導尿管誤置誘發輸尿管開口息肉與醫源性阻塞:臨床與影像表現
楊証傑1,2,3、李建達1,2、沈敬棟1,2
1國軍臺中總醫院 外科部 泌尿科,2國防醫學大學,3三軍總醫院 外科部 泌尿外科
From Misplacement to Obstruction: A Case of Iatrogenic Ureteral Orifice Polyps Secondary to Foley Catheterization
Cheng-Chieh Yang1,2,3, Jane-Dar Lee1,2, Jing-Dung Shen1,2
¹ Division of Urology, Department of Surgery, Taichung Armed Forces General Hospital, ² National Defense Medical University, ³ Division of Urology, Department of Surgery, Tri-Service General Hospital
Introduction: Foley catheterization is a routine urologic procedure, yet complications may arise, particularly in patients with long-term indwelling catheters
Case Presentation: The patient is a 55-year-old man diagnosed with catatonic schizophrenia in a stuporous state and has been residing in a nursing home for 4 years. He has had long-term Foley catheterization for the past 2 years. He was brought to our urology outpatient department due to fever and was diagnosed with a urinary tract infection. According to the nursing staff, the patient had undergone routine monthly Foley catheter exchange three days prior and subsequently developed urinary leakage from the urethra alongside the catheter. Computed tomography of the abdomen revealed that the tip of the urethral catheter had migrated into the lower third of the right ureter, causing right-sided moderate hydronephrosis.
Cystoscopic examination showed mucosal abrasion and polypoid lesions around the right ureteral orifice, rendering the ureteral orifice unrecognizable; thus, diagnostic ureteroscopy was not performed. Subsequently, we reinserted the Foley catheter in the operating room. Follow-up renal sonography performed the next day revealed minimal improvement in the severity of hydronephrosis. We consulted a radiologist for antegrade Double-J ureteral catheterization.

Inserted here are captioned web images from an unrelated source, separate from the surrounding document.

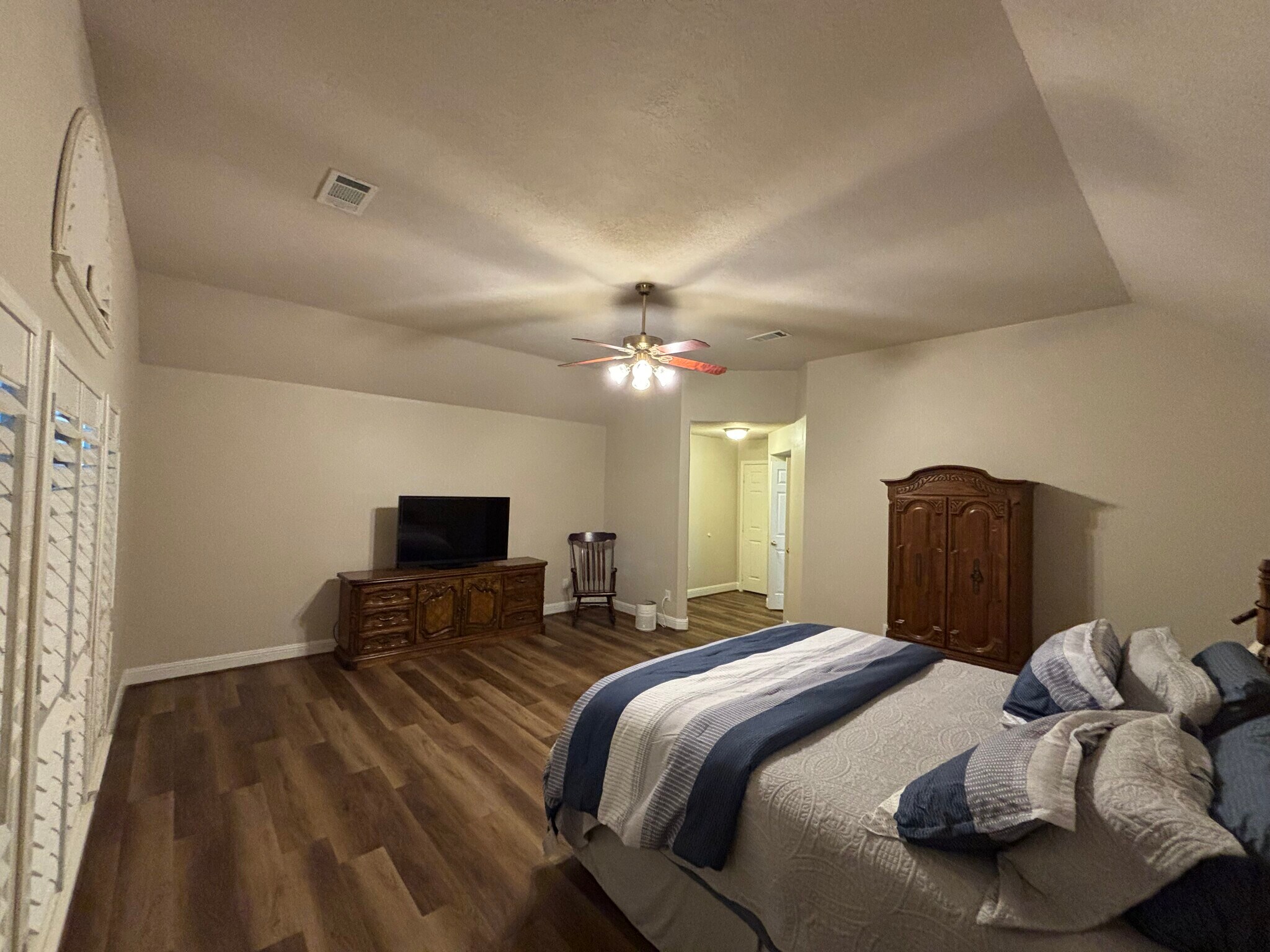 Building Photo - 3505 Cedar Prairie Dr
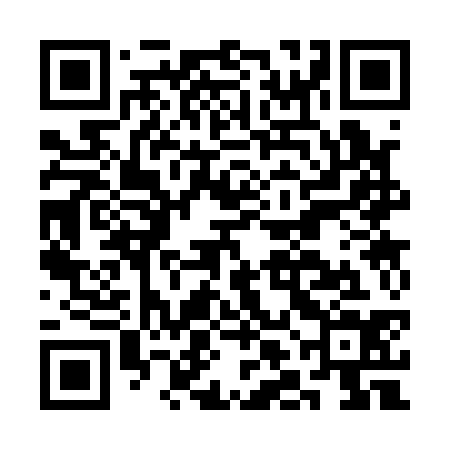 QR code for CLC134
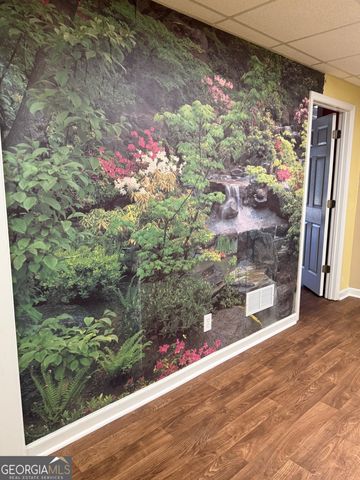 4823 Stephens Road, Gainesville, GA 30504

After a peroid of antibiotic therapy, the patient was eventually discharged in stable condition.
A follow-up cystoscopic examination after 6 weeks revealed a reduction in the size of the polypoid lesions near the right ureteral orifice, and diagnostic ureteroscopy identified the right ureteral orifice located within a cellule between two trabeculations, which resembled a gate.
Discussion: Foley catheter misplacement into the ureter is a rare but serious complication. The following conditions have been recognized as the predominant risk factors for inadvertent ureteral catheterization. First, long-term indwelling catheterization, which causes the bladder to contract, decreases its capacity, and leads to trabeculation. Second, neurological disorders such as stroke, spinal cord injury, and multiple sclerosis can lead to bladder hyperactivity characterized by spasms, eventually reducing bladder capacity, increasing bladder pressure, and causing trabeculation. Because of the small capacity and poor elasticity secondary to trabeculation, the Foley tip is less likely to follow the bladder wall spontaneously and can easily become trapped in the cellule.
Conclusions: This case highlights the importance of vigilance in long-term catheter management and imaging in recurrent urinary tract infections.